**PASSAGE TO READ**

Subject: SUMMARY: Machine hangs every night (Longish .... and late )

From: vispi@lgc.com
Date: Thu Nov 07 1991 - 22:02:45 CST


Hi Everybody
Pardon the late summary. Our problem was conclusively fixed yesterday. My original
posting follows:

==>
==>
==>
==>Hi sun managers
==>
==>We run the Legato backup product Networker every night. Our backup
==>server is a Sparc 4/370 32 Megs memory and 137 Megs of swap. running 4.1.1
==>Every night around 3:00 am the machine JUST STOPS.
==>Yes, it just stops, there is nothing in the messages file, nothing in
==>the Legato backup logs. We have a cronjo that kicks off every night
==>at 3:15 am.
==>
==>15 3 * * * find / -name .nfs\* -mtime +7 -exec rm -f {} \; -o -fstype nfs -prune
==>
==>This is a standard cron entry for all sun machines.
==>
==>In the morning i get the following results.
==>
==>rsh: no response.
==>telnet: Trying <IP address>
==> Connected to <machine name>
==> Escape character is '^]'.
==>
==>
==> NOTE: I don't get the login prompt.
==>
==>Console has frozen, and any windows left open on the machine from a workstation
==>are all frozen. There is nothing I can do accept Break and reboot.
==>This happens consistently for the past 3 days.
==>Any help will be greatly appreciated. Thank you in advance.
==>
==> -Vispi Dumasia
==> vispi@lgc.com

- -------

Many thanks to:
kwthomas@nsslsun.nssl.uoknor.edu (Kevin W. Thomas)
cdr@acc.stolaf.edu (Craig D. Rice)
Chris Maio <chris@boxhill.com>
John R. Kilheffer <amp19263@garfield.amp.com>
earl@division.cs.columbia.edu (Earl Smith)
jwseave@srv.pacbell.com (Jim Seavey)
jeanneg@iscnvx.lmsc.lockheed.com (J Y Gee)
Bruce Arden <arden@tcom.stc.co.uk>

The common advise was that its a swap space problem. While it is true that NetWroker
consumes large quantities of swap, for a parallellism of 4, 100 Megs plus swap is enough.
I beefed up the swap, and reduced the parallellism to 2, but the problem did not go away.

It was suggested that I was running out of mbufs. Increased those, no avail.

There were no non standard devices on the machine, so we were clean on that count.

Bruce Arden suggested it might be a disk problem, sometimes the disk fsck's clean, but any
access to a certain section can send the kernel into an endless loop. He suggested I dump,
newfs (I reformatted) and restore the disk/filesystem. I think this was the cause, since
I could replicate it by running a fast find on that filesystem. Incidentally that's the
same filesystem on which the NetWorker indexes resided.

Something which I discovered, was that in the "Hidden Options" menu in nsradmin
there is a sub-option "Release State". Somehow that was set to Test instead of Production
as it should be. I changed it back to Production. If someone's interested email me and
I'll send details.

**DATA RECORDS**
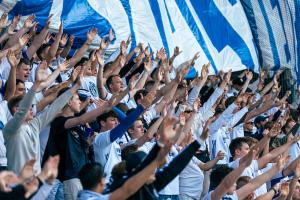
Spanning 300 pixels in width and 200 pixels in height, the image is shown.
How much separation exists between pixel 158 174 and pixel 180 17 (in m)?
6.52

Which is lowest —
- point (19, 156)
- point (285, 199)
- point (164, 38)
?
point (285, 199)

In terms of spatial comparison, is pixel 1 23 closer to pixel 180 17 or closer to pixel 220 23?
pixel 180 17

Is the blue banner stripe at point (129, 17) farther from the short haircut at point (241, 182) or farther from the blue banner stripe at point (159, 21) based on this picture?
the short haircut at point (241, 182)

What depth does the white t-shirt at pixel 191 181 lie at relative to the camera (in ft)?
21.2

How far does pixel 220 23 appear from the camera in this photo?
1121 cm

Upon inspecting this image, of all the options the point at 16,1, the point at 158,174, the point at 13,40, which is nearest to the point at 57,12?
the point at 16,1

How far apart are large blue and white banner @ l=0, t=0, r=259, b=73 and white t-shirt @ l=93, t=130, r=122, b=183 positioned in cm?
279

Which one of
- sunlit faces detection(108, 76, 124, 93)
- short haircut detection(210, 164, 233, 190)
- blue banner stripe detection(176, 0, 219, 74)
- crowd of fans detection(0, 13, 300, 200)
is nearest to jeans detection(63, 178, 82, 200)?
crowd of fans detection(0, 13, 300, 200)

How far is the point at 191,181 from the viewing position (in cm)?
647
==
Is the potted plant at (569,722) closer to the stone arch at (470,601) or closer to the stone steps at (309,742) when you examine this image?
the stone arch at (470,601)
---
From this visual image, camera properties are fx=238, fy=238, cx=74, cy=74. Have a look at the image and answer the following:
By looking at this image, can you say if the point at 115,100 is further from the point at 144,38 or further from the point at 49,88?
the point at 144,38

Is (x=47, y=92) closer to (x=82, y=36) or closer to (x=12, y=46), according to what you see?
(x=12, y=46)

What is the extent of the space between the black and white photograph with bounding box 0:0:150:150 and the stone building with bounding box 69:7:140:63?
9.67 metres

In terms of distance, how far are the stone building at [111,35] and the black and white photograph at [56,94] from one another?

**ACTIONS TO TAKE**
a: Answer the following from the nightly-hang summary, one line per answer, marked to match:
(i) Around what time does the backup server stop each night?
(ii) To what value had the "Release State" sub-option been set?
(iii) What action allowed the poster to replicate the problem?
b: Condense the paragraph of the nightly-hang summary that begins "Bruce Arden suggested it might be a disk problem" while retaining its main facts.

**PROBLEM SOLUTIONS**
a:
(i) Around 3:00 am.
(ii) Test.
(iii) Running a fast find on the affected filesystem.

b: Bruce Arden proposed a disk fault: a disk may pass fsck, yet access to a certain section can send the kernel into an endless loop. He advised dumping, running newfs on, and restoring the disk or filesystem, and the poster reformatted it. The poster believes this was the cause, because a fast find on that filesystem replicated the problem. That filesystem also held the NetWorker indexes.